À propos de cette revue

Aperçu historique

Lieu à la fois historique et emblématique de la vie intellectuelle tunisienne, l’Institut des Belles Lettres Arabes a connu des évolutions successives qui ont façonné son patrimoine unique. De sa vocation initiale de centre de formation de prêtres à la civilisation arabe et islamique, l’IBLA a su se faire, au gré de son époque, lieu de dialogue religieux et culturel avec la société tunisienne, puis centre de recherche scientifique. Également acronyme de sa revue, l’IBLA a fait paraître depuis 1937 plus de 232 numéros et des dizaines de publications, principalement en langues arabe, française et anglaise, s’imposant ainsi comme la plus ancienne revue tunisienne de sciences humaines et sociales.

L’IBLA et sa revue éponyme doivent leur fondation aux Pères Blancs d’Afrique du Nord, autrement dit les membres de la Société des Missionnaires d’Afrique, laquelle fut créée en 1868 par le Cardinal Lavigerie à Alger puis installée en Tunisie en 1875. Lorsque, en 1926, le Chapitre Général des Pères Blancs décide de fonder un établissement consacré à l’étude de l’arabe, il est rapidement convenu que celui-ci serait installé à Tunis, entre la Médina et le quartier européen.

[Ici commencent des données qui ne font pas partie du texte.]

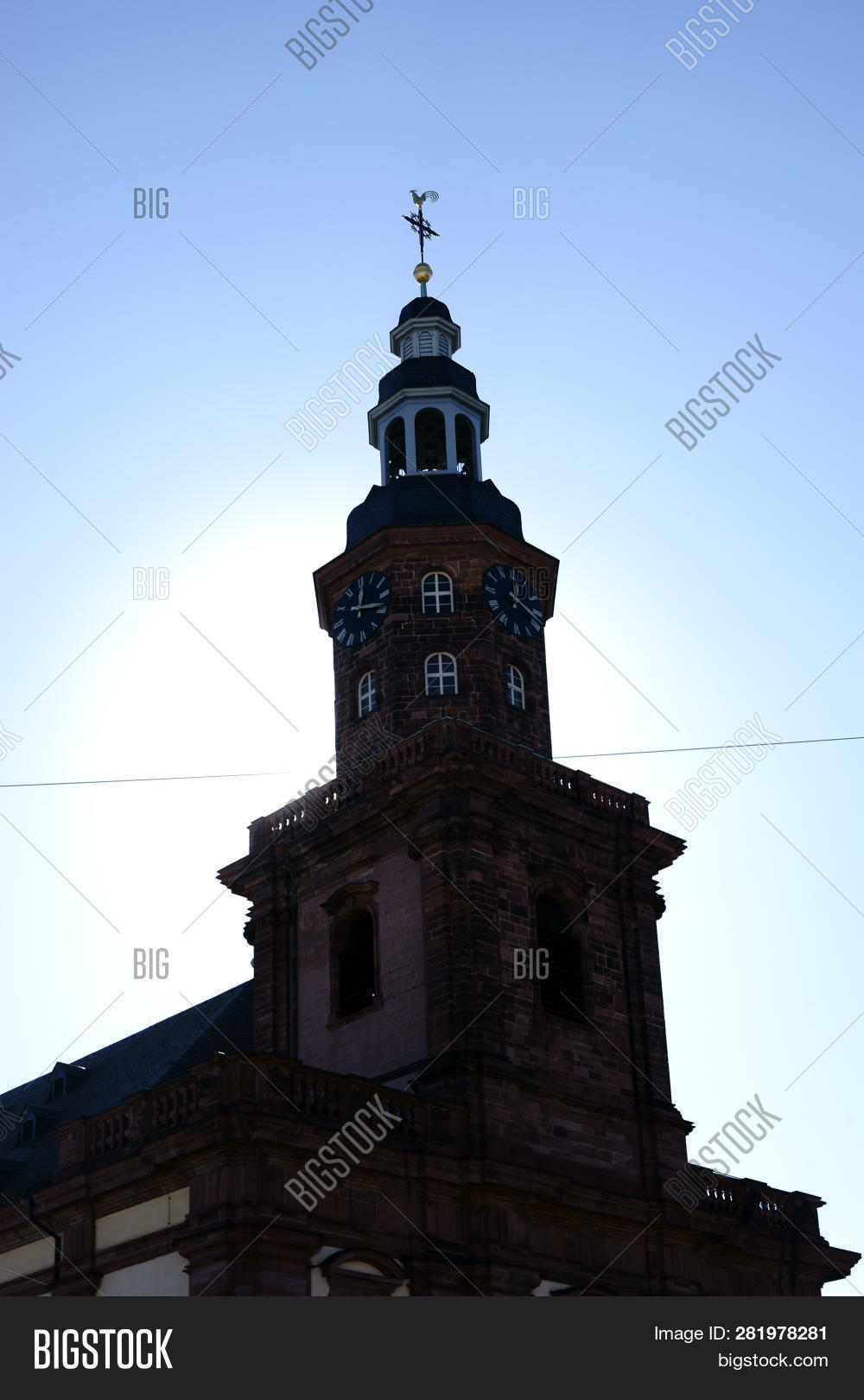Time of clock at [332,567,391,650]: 12:18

Un emplacement dynamique offrant un accès privilégié au centre-ville pour les Pères Blancs venus s’instruire sur la culture arabe et musulmane de la région. C’est en parallèle de la lignée scientifique de l’enseignement zitounien que se développe l’Institut, sous l’impulsion du Père André Demeerseman (1901-1993), qui devient directeur de l’Institut en 1930. Celui-ci fréquente conjointement à ses enseignements aux Pères Blancs les cours de la Khaldounia, une association-académie dont la mission est d’œuvrer à la diffusion d’une culture arabe plus moderne. Ses activités ecclésiastiques vont alors de pair avec sa volonté de prendre la Tunisie comme terrain d’étude afin de poursuivre ses objectifs d’instruction des Sœurs et Pères Blancs.

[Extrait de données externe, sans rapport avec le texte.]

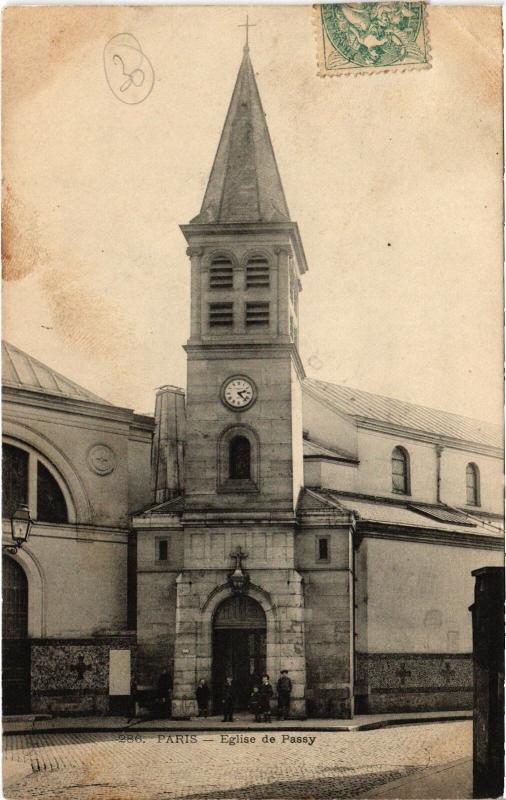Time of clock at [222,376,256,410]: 2:22
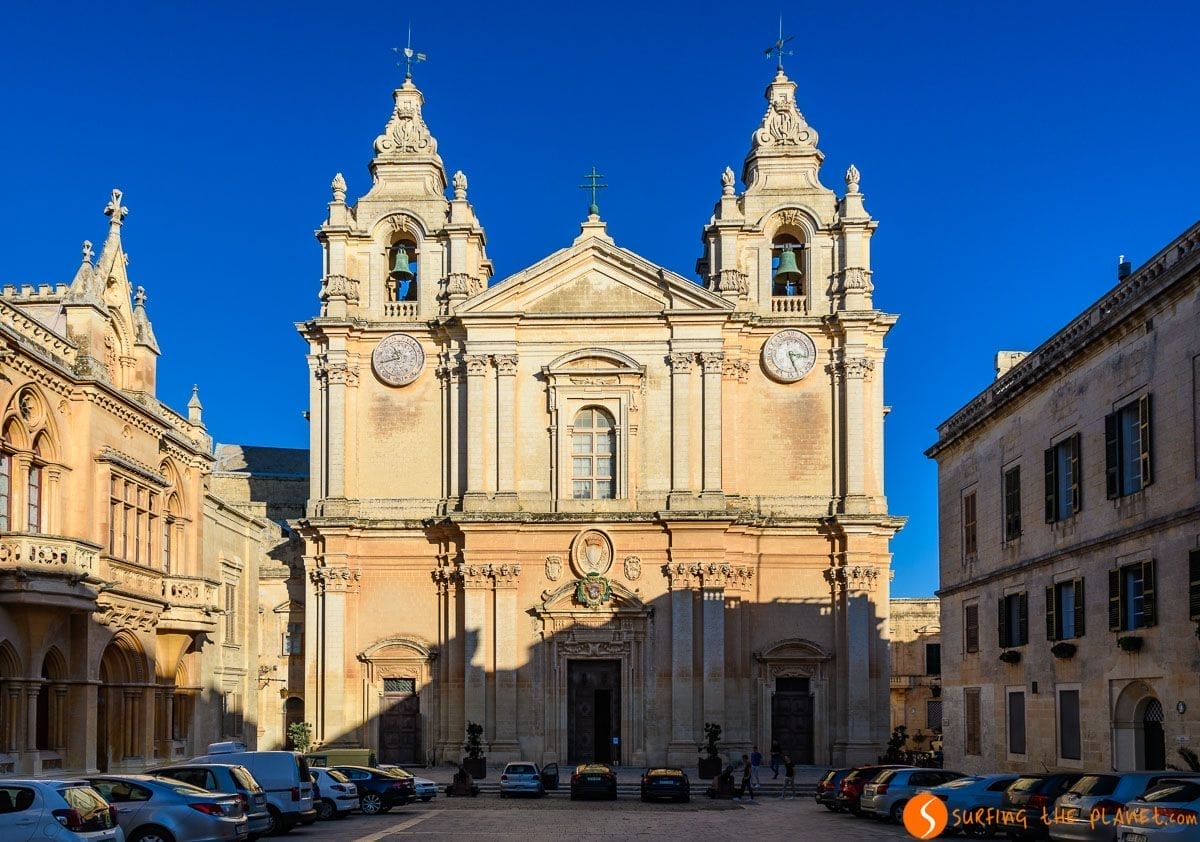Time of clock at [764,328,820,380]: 3:26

Dès 1928, les premières brochures paraissent, issues, entre autres, des conférences du Cercle des Amitiés Tunisiennes, créé par le Père André Demeerseman, et sont alors divisées en deux séries distinctes : Les Cahiers Tunisiens et Documents Tunisiens, composés de manière assez variée de recueils de contes, poésies, proverbes, mais aussi glossaires, descriptions, introductions, notes ou commentaires. Ces premières publications mettent en avant une littérature à la fois populaire et savante, et consignent les nuances de l’arabe tunisien dans une collection dédiée, « Le Bled », un outil qui sera notamment mobilisé par les colons afin de mieux maîtriser la langue tunisienne.

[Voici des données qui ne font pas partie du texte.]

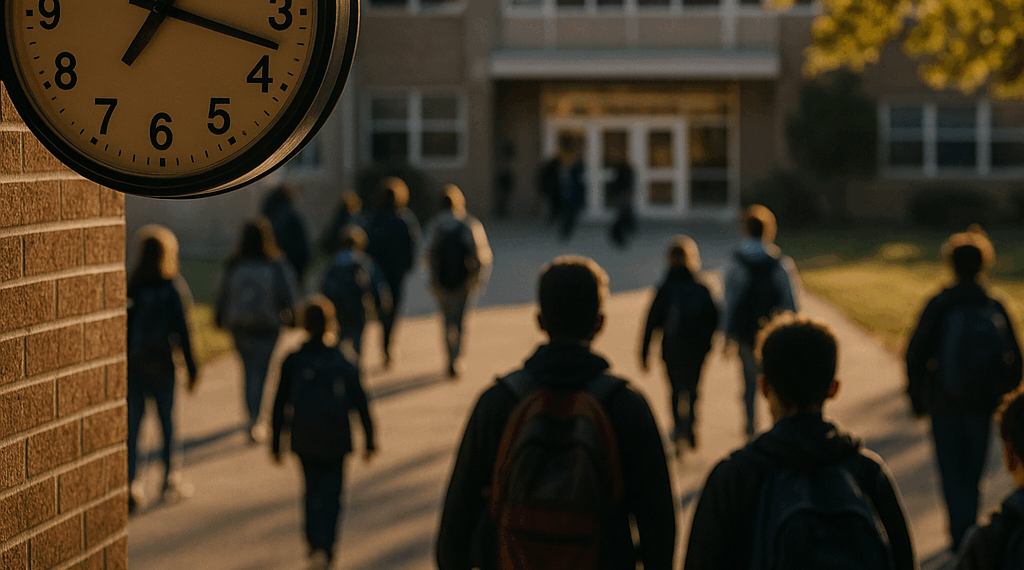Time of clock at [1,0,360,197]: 7:17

Alors que l’Institut des Belles Lettres Arabes est officiellement inauguré sous ce nom en mai 1931 dans la rue Jamaa al Haoua (André Demeerseman assure le discours d’ouverture), la maison d’études se développe peu à peu, se spécialisant dans les sciences humaines et sociales appliquées à la Tunisie. Au sein du Cercle des Amitiés Tunisiennes se développent des réflexions fécondes qui donneront naissance à des manuels de conversation, une série d’une trentaine de conversations sur la vie quotidienne en Tunisie intitulés Miroir de la vie tunisienne (1941) et Le Guide pratique (1945). En avril 1937 paraît le premier numéro de la revue IBLA, alors « simple bulletin » polycopié, recueillant sur 56 pages des observations et documentations sur des sujets divers, le tout organisé selon deux volets : l’étude de l’arabe classique d’un côté, et celle de l’arabe dialectal, de l’autre.  Alors que l’arabe classique sert de vecteur pour l’étude de l’islamologie et des thématiques religieuses comme le droit musulman, l’histoire de l’islam ou l’étude des textes sacrés, l’arabe dialectal devient un outil permettant une meilleure connaissance des traditions tunisiennes.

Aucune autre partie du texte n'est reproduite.